Я еще повисел головой у ее лица, но потом, так и не поцеловав ее губы, опустил голову на подушку и уставился в небо, по которому снова полз по своим делам трактор-спутник. Потом я почувствовал, как на мою грудь взобрался хамелеон Петрович и уткнул свой профиль туда же, в усеянное звездами небо.
«Все хорошо, — сказал я себе. — Ночной дозор на месте. Можно засыпать…»
На следующий день мы достигли Бесманчака. Так называлось красивое место, где два пологих отрога холмов создавали широкое правильной треугольной формы ущелье, открытое с одной стороны. В центре этого солончакового треугольника находилась старая могила — каменная плита, то ли глубоко осевшая, то ли когда-то вкопанная. С одной стороны из нее поднимался круглый каменный столбик человеческого роста с зеленым платком, повязанным на верхушке. Я никогда прежде не видел подобных могил и из любопытства подошел поближе. Разглядел на гладком столбике арабскую вязь.
Сзади подошла Гуля.
— Здесь один странствующий дервиш похоронен, — сказала она. — Его кочевники-киргизы убили.
— За что?
— Дочь одного из них влюбилась в дервиша и сказала, что будет сопровождать его до его смерти. Тогда ее отец убил дервиша и увел ее домой. А потом вернулся с братьями и они похоронили его здесь…

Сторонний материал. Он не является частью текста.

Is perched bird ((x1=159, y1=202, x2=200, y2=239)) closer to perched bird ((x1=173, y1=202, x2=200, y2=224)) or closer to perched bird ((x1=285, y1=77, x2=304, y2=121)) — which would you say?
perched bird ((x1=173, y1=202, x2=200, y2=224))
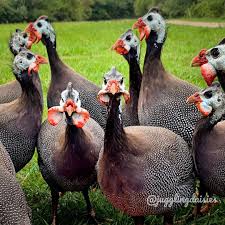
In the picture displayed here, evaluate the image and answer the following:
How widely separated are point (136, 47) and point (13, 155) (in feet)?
3.49

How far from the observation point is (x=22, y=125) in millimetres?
3283

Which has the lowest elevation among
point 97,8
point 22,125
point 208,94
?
point 97,8

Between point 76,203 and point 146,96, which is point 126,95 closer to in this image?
point 146,96

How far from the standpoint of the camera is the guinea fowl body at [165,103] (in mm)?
3271

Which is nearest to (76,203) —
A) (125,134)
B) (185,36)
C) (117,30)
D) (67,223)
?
(67,223)

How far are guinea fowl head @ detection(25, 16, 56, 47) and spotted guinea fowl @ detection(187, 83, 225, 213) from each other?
1.48 meters

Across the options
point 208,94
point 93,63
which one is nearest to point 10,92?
point 208,94

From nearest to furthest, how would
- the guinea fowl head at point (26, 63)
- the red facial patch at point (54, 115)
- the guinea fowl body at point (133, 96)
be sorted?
1. the red facial patch at point (54, 115)
2. the guinea fowl head at point (26, 63)
3. the guinea fowl body at point (133, 96)

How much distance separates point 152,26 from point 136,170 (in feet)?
4.03

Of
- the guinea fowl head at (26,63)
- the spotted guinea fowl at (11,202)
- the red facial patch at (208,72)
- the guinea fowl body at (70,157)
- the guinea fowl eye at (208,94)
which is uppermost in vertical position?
the red facial patch at (208,72)

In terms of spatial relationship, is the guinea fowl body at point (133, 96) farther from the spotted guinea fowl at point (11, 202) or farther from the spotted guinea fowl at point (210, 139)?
the spotted guinea fowl at point (11, 202)

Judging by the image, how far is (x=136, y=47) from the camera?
363 cm

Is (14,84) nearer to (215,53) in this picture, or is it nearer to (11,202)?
(215,53)

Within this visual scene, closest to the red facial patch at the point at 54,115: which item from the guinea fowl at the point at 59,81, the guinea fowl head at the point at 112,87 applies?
the guinea fowl head at the point at 112,87
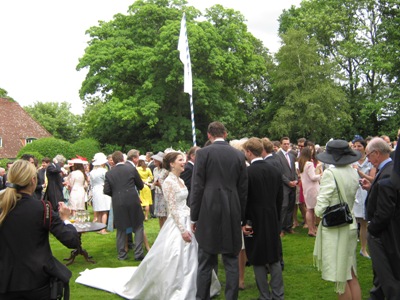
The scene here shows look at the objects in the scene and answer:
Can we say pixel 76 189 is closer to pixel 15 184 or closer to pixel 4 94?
pixel 15 184

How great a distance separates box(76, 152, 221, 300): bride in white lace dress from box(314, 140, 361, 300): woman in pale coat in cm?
172

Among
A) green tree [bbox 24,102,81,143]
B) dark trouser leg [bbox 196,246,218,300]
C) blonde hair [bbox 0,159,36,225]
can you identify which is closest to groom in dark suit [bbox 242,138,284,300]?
dark trouser leg [bbox 196,246,218,300]

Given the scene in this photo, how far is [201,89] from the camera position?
105 ft

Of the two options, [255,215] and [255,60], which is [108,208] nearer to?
[255,215]

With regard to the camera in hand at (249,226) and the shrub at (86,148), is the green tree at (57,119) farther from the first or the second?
the camera in hand at (249,226)

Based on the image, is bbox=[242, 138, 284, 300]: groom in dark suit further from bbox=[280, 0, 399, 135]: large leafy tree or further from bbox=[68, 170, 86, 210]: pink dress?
bbox=[280, 0, 399, 135]: large leafy tree

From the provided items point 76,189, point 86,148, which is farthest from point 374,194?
point 86,148

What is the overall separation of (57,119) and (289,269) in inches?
2978

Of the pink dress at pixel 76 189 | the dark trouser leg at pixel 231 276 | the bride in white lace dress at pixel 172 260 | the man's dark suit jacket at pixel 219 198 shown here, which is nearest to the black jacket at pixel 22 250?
the man's dark suit jacket at pixel 219 198

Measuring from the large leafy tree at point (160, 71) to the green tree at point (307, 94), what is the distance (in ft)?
13.5

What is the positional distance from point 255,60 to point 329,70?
683cm

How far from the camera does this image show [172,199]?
6145 millimetres

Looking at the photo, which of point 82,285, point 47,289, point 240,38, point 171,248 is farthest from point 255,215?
point 240,38

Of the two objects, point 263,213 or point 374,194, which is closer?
point 374,194
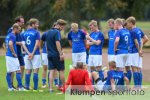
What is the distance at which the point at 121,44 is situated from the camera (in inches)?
640

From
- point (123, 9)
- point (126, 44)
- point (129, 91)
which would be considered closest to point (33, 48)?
point (126, 44)

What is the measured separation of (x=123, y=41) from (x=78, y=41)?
1.76 m

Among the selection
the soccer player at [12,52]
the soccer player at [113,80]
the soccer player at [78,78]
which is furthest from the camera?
the soccer player at [12,52]

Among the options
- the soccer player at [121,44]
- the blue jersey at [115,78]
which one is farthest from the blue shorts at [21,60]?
the blue jersey at [115,78]

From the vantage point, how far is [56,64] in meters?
16.1

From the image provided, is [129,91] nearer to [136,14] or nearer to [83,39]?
[83,39]

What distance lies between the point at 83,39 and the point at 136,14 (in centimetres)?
2932

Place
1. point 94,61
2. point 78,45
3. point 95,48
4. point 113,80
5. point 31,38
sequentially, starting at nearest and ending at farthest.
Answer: point 113,80, point 31,38, point 94,61, point 95,48, point 78,45

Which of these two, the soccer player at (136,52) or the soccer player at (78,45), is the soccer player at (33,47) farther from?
the soccer player at (136,52)

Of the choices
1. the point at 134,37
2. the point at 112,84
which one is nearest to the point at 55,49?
the point at 134,37

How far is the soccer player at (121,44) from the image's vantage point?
16000 mm

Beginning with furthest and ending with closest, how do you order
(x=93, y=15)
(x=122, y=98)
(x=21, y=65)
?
(x=93, y=15), (x=21, y=65), (x=122, y=98)

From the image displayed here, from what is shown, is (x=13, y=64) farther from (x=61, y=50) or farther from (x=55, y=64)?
(x=61, y=50)

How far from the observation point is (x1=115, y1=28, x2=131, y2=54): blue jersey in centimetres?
1603
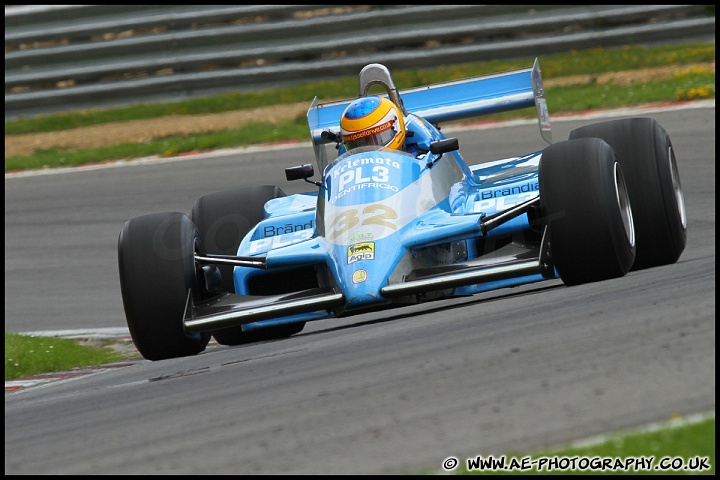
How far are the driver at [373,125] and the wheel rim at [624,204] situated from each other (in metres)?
1.60

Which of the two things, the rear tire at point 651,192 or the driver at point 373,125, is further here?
the driver at point 373,125

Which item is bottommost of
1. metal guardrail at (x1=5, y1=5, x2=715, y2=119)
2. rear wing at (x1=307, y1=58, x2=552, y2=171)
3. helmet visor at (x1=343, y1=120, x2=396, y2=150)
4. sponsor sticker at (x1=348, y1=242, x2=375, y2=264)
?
sponsor sticker at (x1=348, y1=242, x2=375, y2=264)

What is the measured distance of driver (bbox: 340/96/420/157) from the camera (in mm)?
8188

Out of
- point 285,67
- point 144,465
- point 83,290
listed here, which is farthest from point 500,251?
point 285,67

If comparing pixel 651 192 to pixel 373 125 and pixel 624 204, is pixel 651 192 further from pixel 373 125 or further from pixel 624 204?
pixel 373 125

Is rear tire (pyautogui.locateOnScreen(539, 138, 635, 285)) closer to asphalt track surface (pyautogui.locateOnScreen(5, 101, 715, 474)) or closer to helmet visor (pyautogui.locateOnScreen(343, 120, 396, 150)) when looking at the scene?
asphalt track surface (pyautogui.locateOnScreen(5, 101, 715, 474))

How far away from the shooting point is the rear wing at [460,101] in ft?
31.8

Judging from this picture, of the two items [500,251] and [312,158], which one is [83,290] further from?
[500,251]

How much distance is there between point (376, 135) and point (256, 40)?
1003cm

— А почему он ее с ним не отпустил? — спросил я, подумав, что эта история издали напоминает мою.
— У дервиша не может быть дома, а значит, ему не положено жены, — ответила Гуля.
«Ну слава Богу, что я не дервиш, — подумал я. — У меня все-таки дом в Киеве есть…»
Тут же возле могилы дервиша мы сняли с верблюдицы поклажу, присели на полосатую подстилку отдохнуть, поели. Потом Гуля собрала на солончаке охапку сухих стебельков и веток безуспешно пытавшихся выжить в этом месте растений и поставила на разведенный костер треножку с котелком. Вскоре мы пили зеленый чай, задерживая его во рту и купая в нем соленые сырные шарики.
Рассказав за время совместного странствия Гуле практически все о своей жизни, я чувствовал себя с ней теперь уютно, несмотря на то, что о ее жизни почти ничего не знал. Спокойствие и тишина этого места располагала к беседе.
— Гуля, — спросил я. — А ты всегда жила в юрте с отцом?
— Нет. Не всегда… Уезжала в Алма-Ату учиться, на шесть лет…
— А где училась?
— Я мединститут закончила, — скромно опустив глаза, сказала она.
— И потом сразу назад, к отцу?
— Да, — она кивнула. — Если б я там вышла замуж, то осталась бы…
— А почему не вышла? Гуля пожала плечами.
— Там было много детей богатых родителей, которым бы все равно не разрешили на мне жениться… Но я бы и сама не захотела… А ты был женат?
— Нет, — ответил я. — Жил два года вместе с одной женщиной, она была из другого города. Потом она захотела перевезти к нам свою мать, и я понял, что это сожительство пора заканчивать… Квартира была маленькой, да и отношения наши с ней уже угасали, так что вряд ли приезд ее мамы добавил бы в них романтичности. После этого я решил пожить один, и мне это понравилось. Ну а дальше я тебе уже рассказывал.